◆ **The task**: The entries below contain a stretch that opens with the line containing "EL DON DE LA ESTRELLA (Spanish Edition)" and closes with the line containing "The Gospel Of John- Who is Jesus?"; set down that stretch exactly, both ends included, and nothing else.

─── Exercise data ───

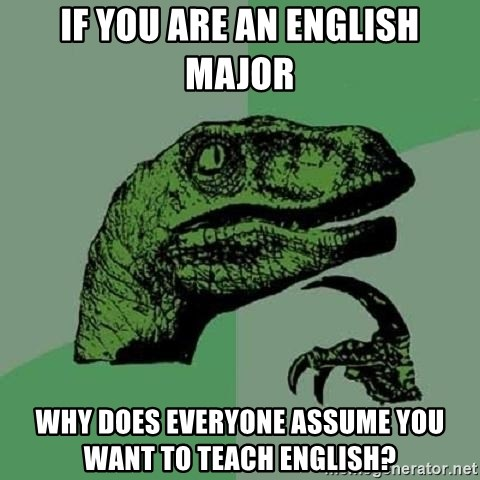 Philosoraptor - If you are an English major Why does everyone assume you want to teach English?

───
─── Exercise data ───

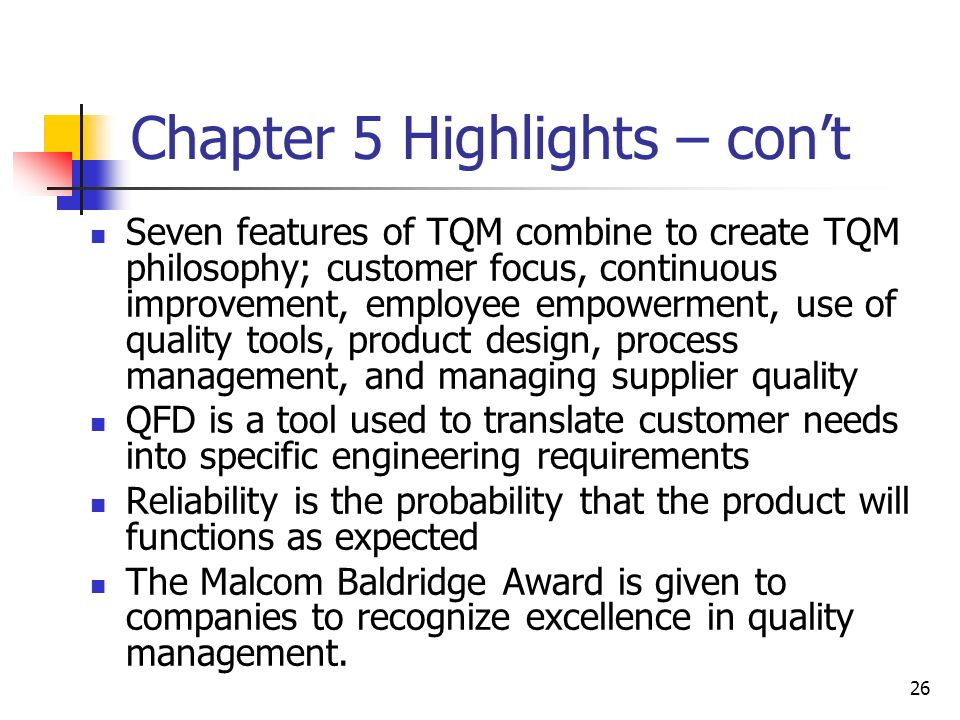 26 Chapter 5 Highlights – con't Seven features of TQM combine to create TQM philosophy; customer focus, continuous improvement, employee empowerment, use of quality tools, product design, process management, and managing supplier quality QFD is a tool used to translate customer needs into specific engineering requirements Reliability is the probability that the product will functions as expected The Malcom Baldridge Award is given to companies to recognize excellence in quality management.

───
─── Exercise data ───

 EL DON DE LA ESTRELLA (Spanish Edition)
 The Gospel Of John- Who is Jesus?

───

◆ **Problem solution**:
 EL DON DE LA ESTRELLA (Spanish Edition)
 The Gospel Of John- Who is Jesus?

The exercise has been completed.